Step by step solution
01
Identify the Standard Form
The given differential equation is of the form \( y' + p(x)y = q(x) \) with \( p(x) = 1 \) and \( q(x) = x \). This is a linear first-order differential equation.
02
Find the Integrating Factor
The integrating factor \( \,\mu(x) \,\) is given by the formula \( \,e^{\int p(x)dx} \). For this problem, \( p(x) = 1 \), so \( \,\mu(x) = e^{\int 1 \cdot dx} = e^{x} \,\).
03
Multiply by the Integrating Factor
Multiply both sides of the differential equation by the integrating factor \( \,e^x \,\): \[ e^x y' + e^x y = e^x x. \]
04
Write the Left Side as a Derivative
Notice that the left side of the equation \( e^x y' + e^x y \) can be rewritten as the derivative of \( (e^x y) \): \[ \frac{d}{dx}(e^x y). \] So the equation becomes: \[ \frac{d}{dx}(e^x y) = e^x x. \]
05
Integrate Both Sides
Integrate both sides with respect to \( x \): \[ \int \frac{d}{dx}(e^x y) \, dx = \int e^x x \, dx. \] The left-hand side becomes \( e^x y \), and the right-hand side requires integration by parts.

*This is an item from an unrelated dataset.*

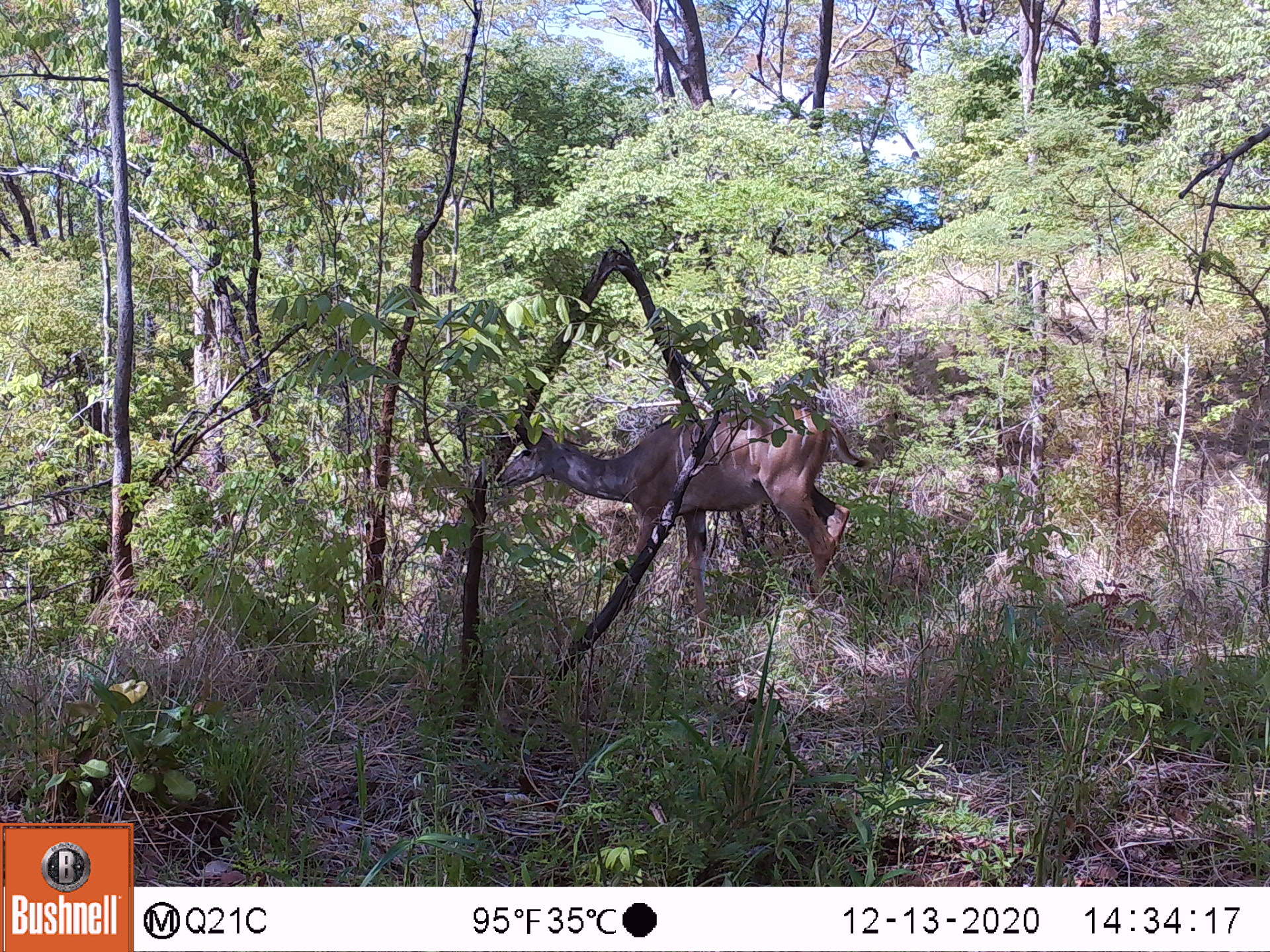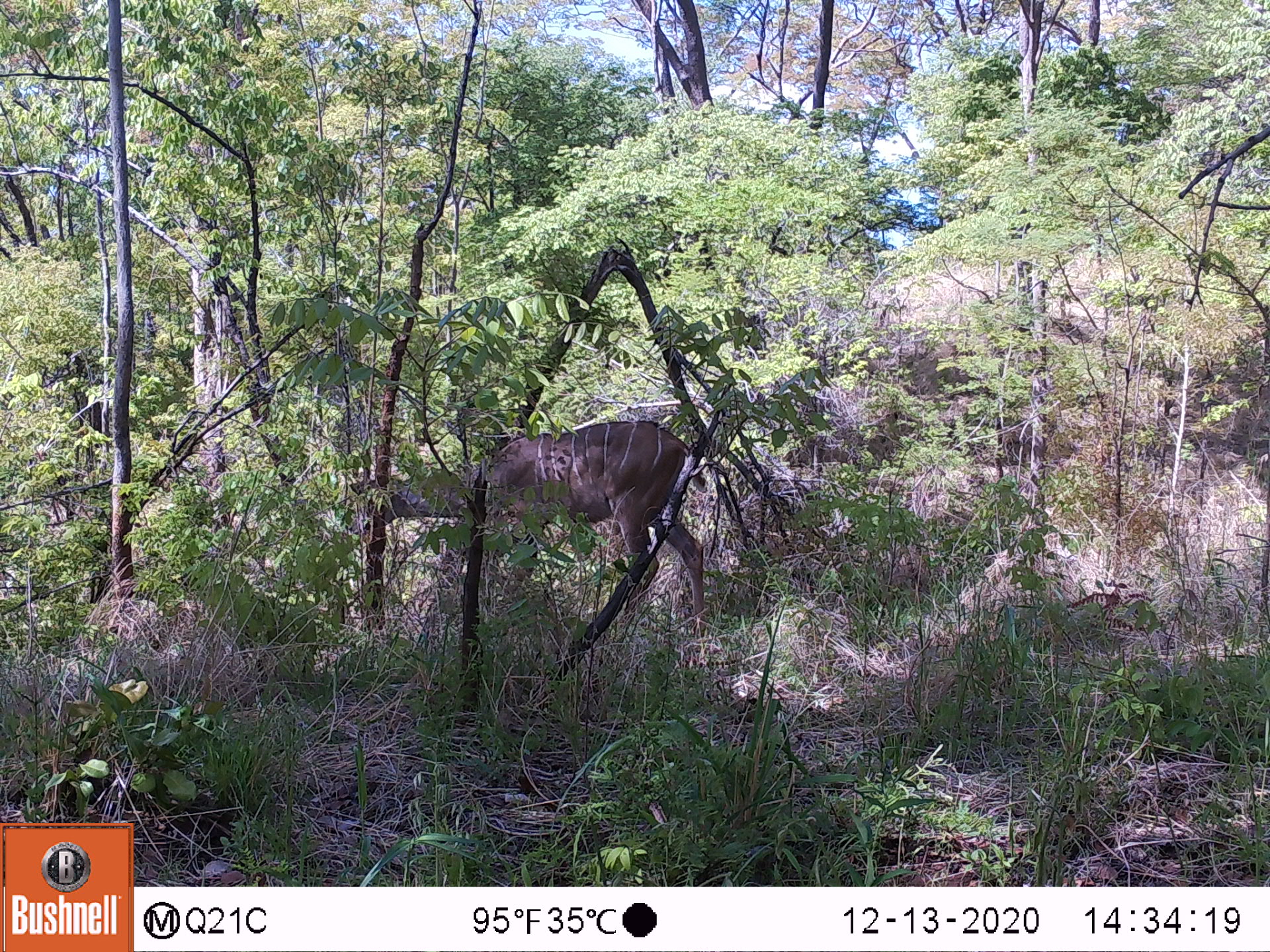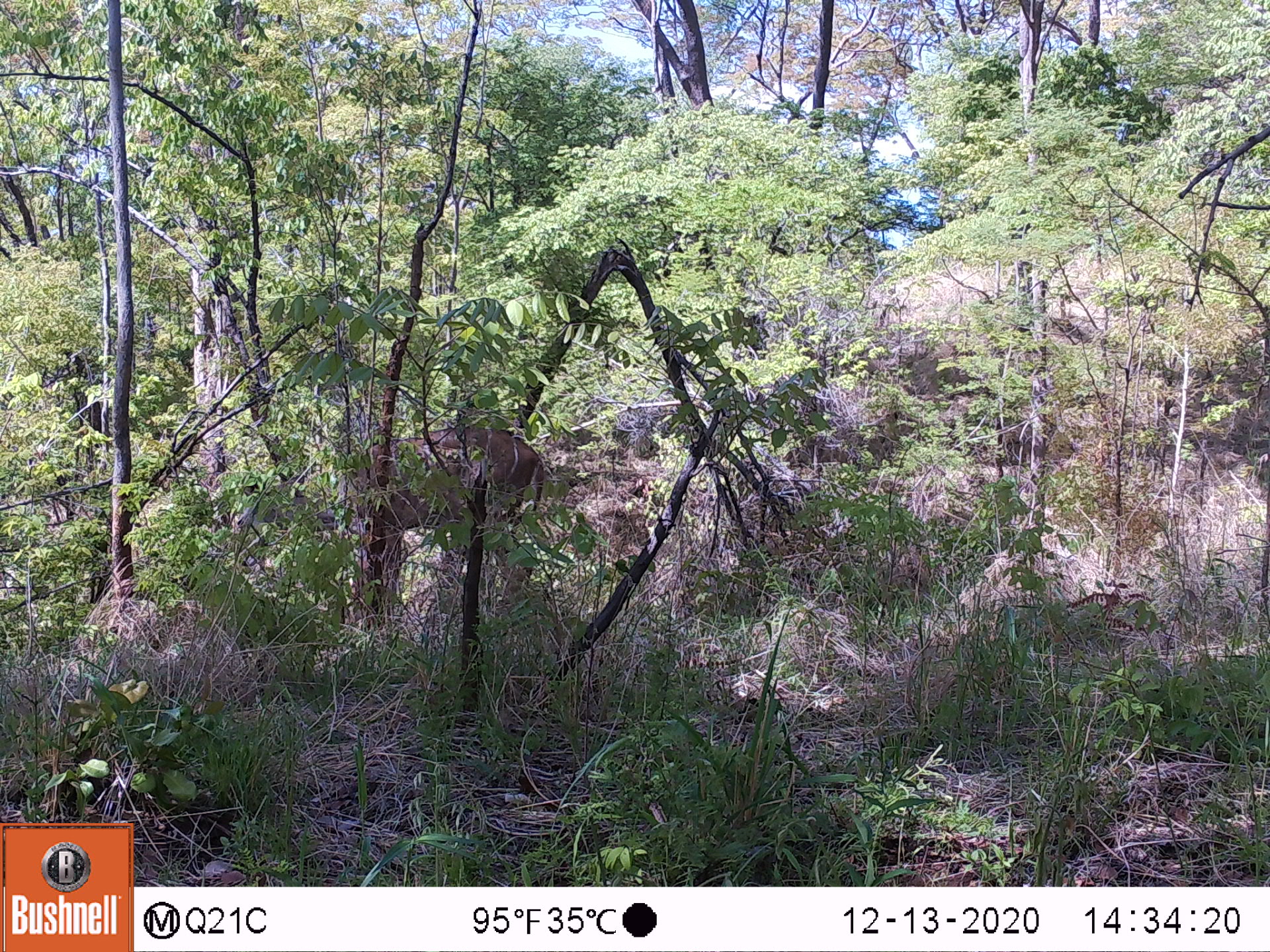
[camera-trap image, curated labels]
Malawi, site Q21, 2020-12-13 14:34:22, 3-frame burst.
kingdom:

Let \( u = x \) and \( dv = e^x dx \). Then \( du = dx \) and \( v = e^x \). Using integration by parts formula \( \int u \, dv = uv - \int v \, du \), we find: \[ \int e^x x \, dx = e^x x - \int e^x \, dx = e^x x - e^x + C. \]
06
Substitute Back y and Solve for C
Substitute back the results of the integration: \[ e^x y = e^x x - e^x + C. \] Using the initial condition \( y(0) = 3 \), substitute \( x = 0 \) and \( y = 3 \) to find \( C \): \[ e^0 \cdot 3 = e^0 \cdot 0 - e^0 + C \Rightarrow 3 = -1 + C \Rightarrow C = 4. \]
07
Solve for y
Finally, solve for \( y \) by dividing through by \( e^x \): \[ y = x - 1 + \frac{4}{e^x}. \]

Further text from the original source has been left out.